Few other families, Monica Embrey jokes, have an annual family reunion on historic land with hundreds in attendance. Isn’t she lucky? She grew up always within earshot of the latest community news and coalition effort, so even if she isn’t directly from the land that held her grandmother prisoner, she is still born from it.

At a Feb. 4 virtual meeting of the South Coast Air Quality Management District, the agency charged with regulating sources of air pollution in Southern California, many residents took up the public comment portion of the meeting to report on an overwhelming odor of decaying animal carcasses seeping out from rendering plants in their neighborhoods and air pollution coming from the clog of ships in the ports of San Pedro and Long Beach.

One of the Sierra Club’s priorities is to allow affected community members to tell their own stories. It is an intentional tactic inspired in part by the redress movement when Nisei like Sue Embrey unbosomed their memories about the camps before the Commission on Wartime Relocation and Internment of Civilians (CWRIC).

“The period I spent in Manzanar was the most traumatic experience of my life,” said Sue Embrey at the Aug. 5, 1981, hearing. “It has influenced my perspective as well as my continuing efforts to educate, persuade, and encourage others of my generation to speak out about the unspeakable crime.”

With the picture of her grandmother looking on, Monica Embrey tries to safeguard the same space for vulnerable communities to speak out.

“There is something so profoundly powerful when people can tell their stories and speak their truth,” she says.

Call her a contrarian. Kaneko always tries to push the boundaries of storytelling.

Ann Kaneko conducts an interview.

“Why bother just doing the same old thing everyone else has done?” she says. “That’s boring.”

You can see that in “Manzanar, Diverted” when the camera focuses on an anthill and then zooms out to a sweeping drone footage of the Manzanar monument, a sentinel against the background of the Sierra Nevada mountains described in “A Farewell to Manzanar” as “purple when the sun dropped and so sharply etched in the morning light the granite dazzled almost more than the bright snow lacing it.”

This is only her second film about the Japanese American World War II experience. Her 2012 short film “A Flicker in Eternity” tells the coming-of-age story of Stanley Hayami from an idealist teenager to 442nd Regimental Combat Team soldier.

Her reluctance to make a film that overlapped with her own family’s incarceration history — Rohwer and Jerome — was in part because she wondered what new story could be told, especially about Manzanar, arguably the most iconic of the camps?

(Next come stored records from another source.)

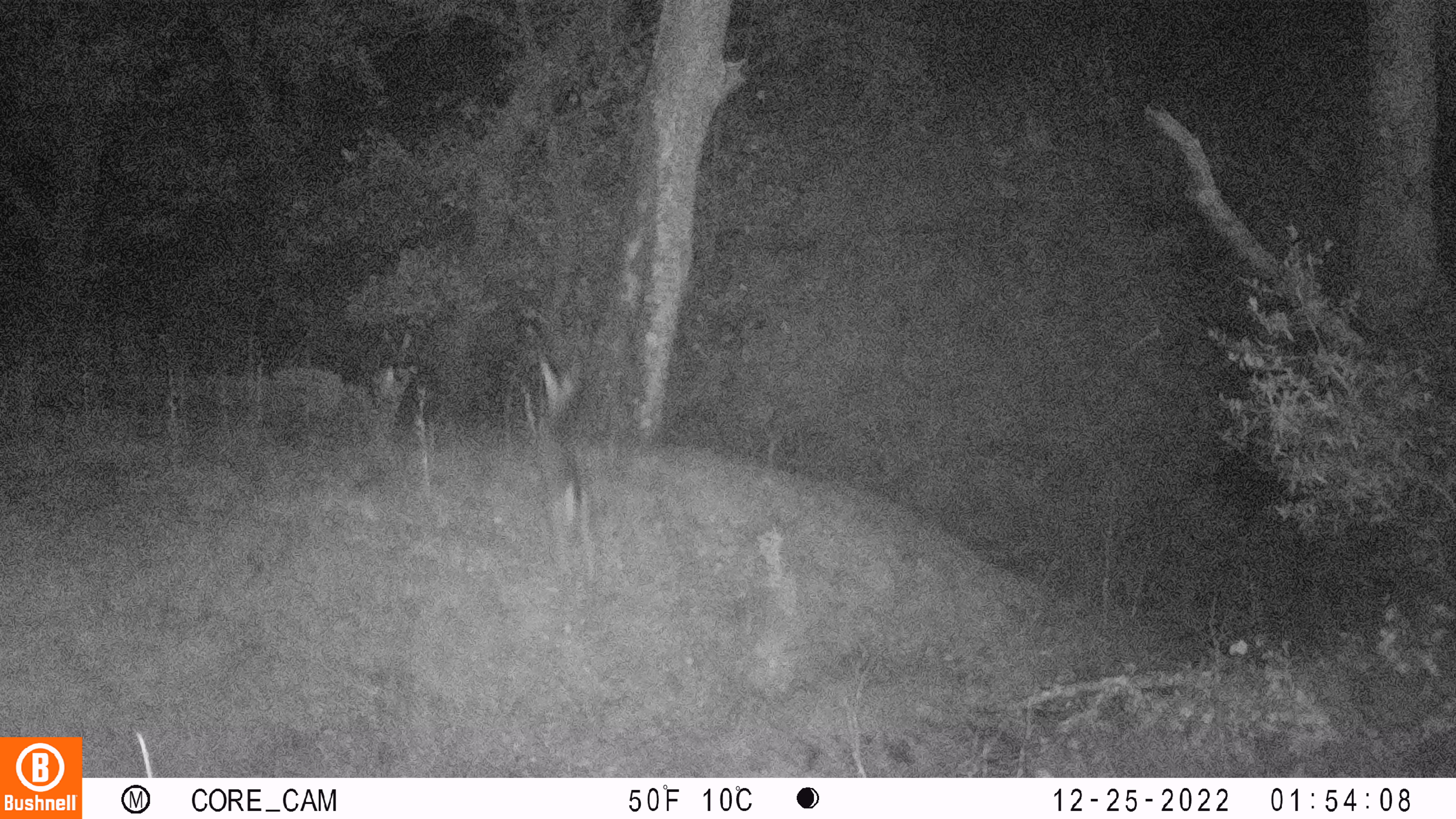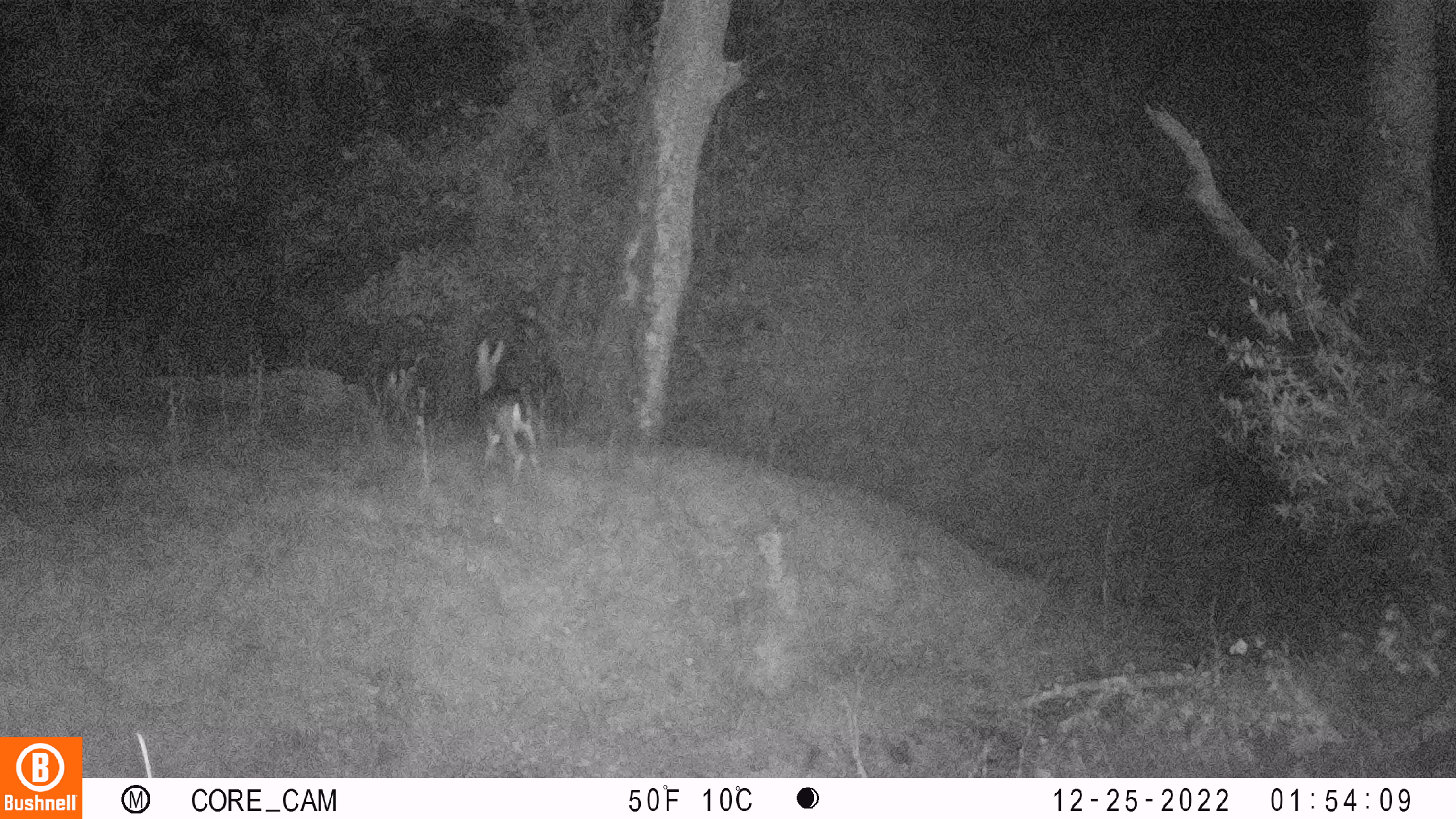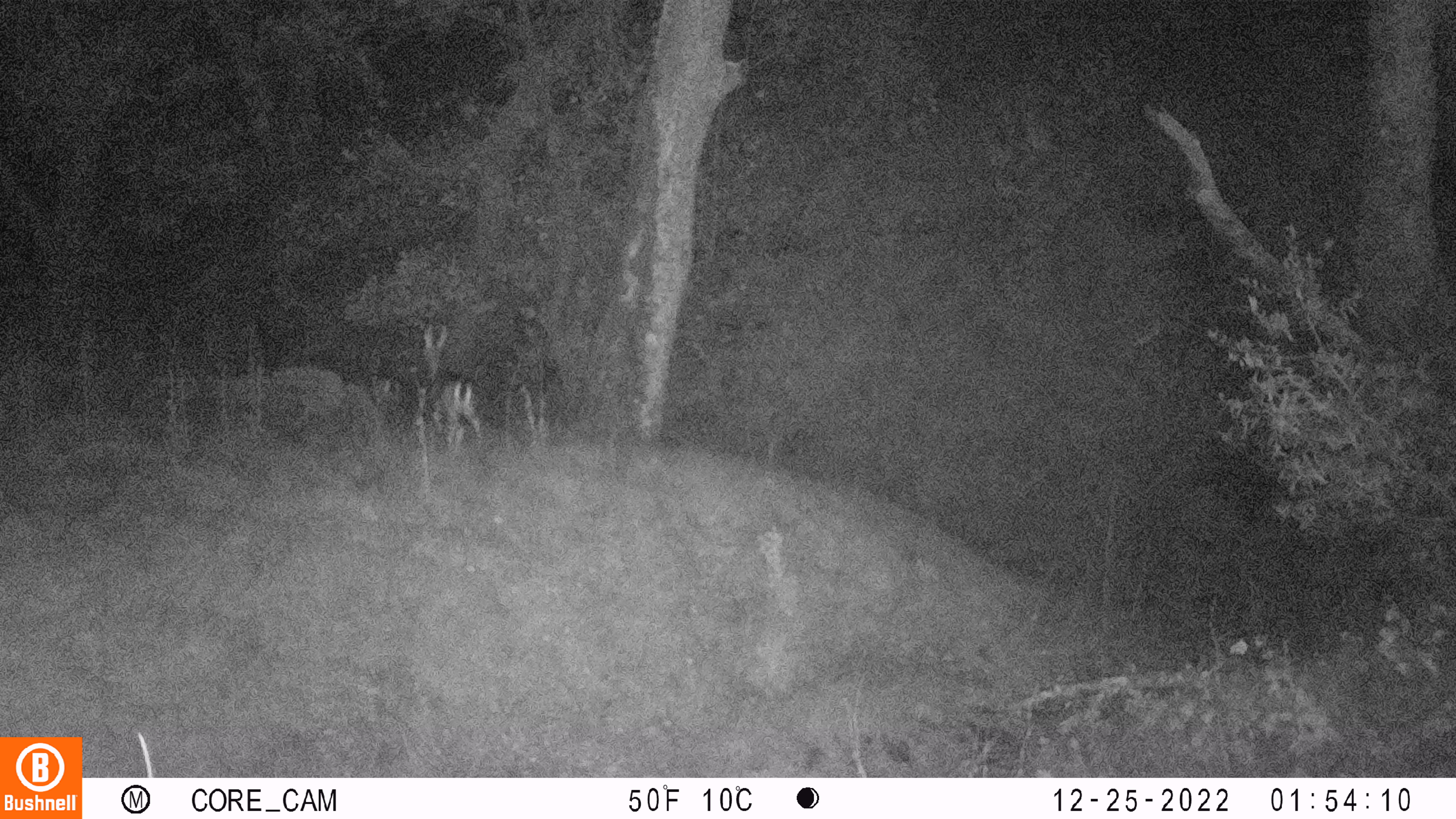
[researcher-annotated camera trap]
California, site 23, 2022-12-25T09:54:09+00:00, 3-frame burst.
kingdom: Animalia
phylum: Chordata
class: Mammalia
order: Artiodactyla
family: Cervidae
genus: Odocoileus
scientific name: Odocoileus hemionus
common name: mule deer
Mule deer (Odocoileus hemionus).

Before she became a filmmaker, young Kaneko visited Manzanar with her parents and read that the camp was built on Los Angeles DWP land, but she did not know what that meant. How could she not know? Her family has lived in Los Angeles for three generations, and she considers herself to be smarter than the average bear.

“She tirelessly pursued her ideas and explored related avenues until she found what she was looking for,” said Kathy Jefferson Bancroft (right) about filmmaker Ann Kaneko, left.

The disconnect is intentional. That is how history is taught, says Kathy Jefferson Bancroft, the Lone Pine Tribal historic preservation officer, who is featured in the documentary. It is a deliberate sectioning off and sanitizing of intersecting histories.

“We carry this with us through our lives unless somebody or some experience wakes us up to the fact that these are all of our histories,” says Bancroft.

In Buddhism, Thich Nhat Hanh calls it interbeings, the belief in which we live in connection to all others — there is no you or me, just us. When this connectivity is severed, we risk atrocities both to each other and to the Earth.

In 1863, the U.S. military violently forced the Newe and Paiute people off their land in the Owens Valley. They were forced to take a 200-mile journey to Fort Tejon, so the government could take control of the land and water. Many Owens Valley Native Americans died on the journey. The survivors came back because they were of the land.

The land bore witness to another forced removal in 1942, this time to Manzanar.

“It was like watching another vanquishment,” say Beverly Newell, Bancroft’s aunt, in the film, about the Japanese Americans coming into the valley.

The film layers footage of the valley’s indigenous people in moments of joy with clips of Japanese Americans doing the same around their barracks during WWII. This is Kaneko’s way of reminding us we are in this together.

Between the frames, the connectivity of these intergenerational female activists is what sets this film apart.

“I think that’s what’s so great about Ann’s work,” said Bruce Embrey. “Highlighting Kathy’s work and passion for her people, showing how we are stronger together is just so important to help keep persevering and working to make our country a better place.”

She likes to make things, says Kaneko, so if she were to make pots instead of films, the pots would likely be deconstructed or reimagined in ways that make the everyday household item seem new again.

Is she an activist? She turns the word over with her tongue, tries it on, and decides it does not fit. She is an educator.

It’s a mindset that she carries on from her mother, Masako Kuratomi Kaneko, whose heart’s desire to become an educator was thwarted by the forced removal. Her mother helped pay for her younger sisters’ education. When she received her reparations money, she gave most of it away to educational institutions and told her daughter to be who she wanted to be. Make films, don’t worry. These were opportunities she did not have for herself.

So, Kaneko makes an intimate film about the history of the Owens Valley in her own style and tells a story about the place differently.

Ann at the Mammoth Film Festival

At the Mammoth Film Festival, about 20 people attend in the waning grip of Omicron. The resort town can feel exclusive, like a Hollywood offshoot except with snow, a lot of it heaped on the side of the roads on a sunny day in February.

It’s one of the rare opportunities these days to watch her film in a darkened theater with a real audience. Kaneko looks for brief cameos of the back of a little girl with pigtails.

Her daughter Ceiba, 11, appears in the film as mostly a sprite-like presence flitting through in one scene and eating a persimmon in another while standing near the aqueduct.

Making this film was the first time Kaneko brought her daughter to work and placed her within earshot of discussions about intersecting histories and environmental justice, as told by intergenerational female activists. Bancroft is like her auntie now whenever they return to Owens Valley.

Ceiba is not from the land, but she is born from it.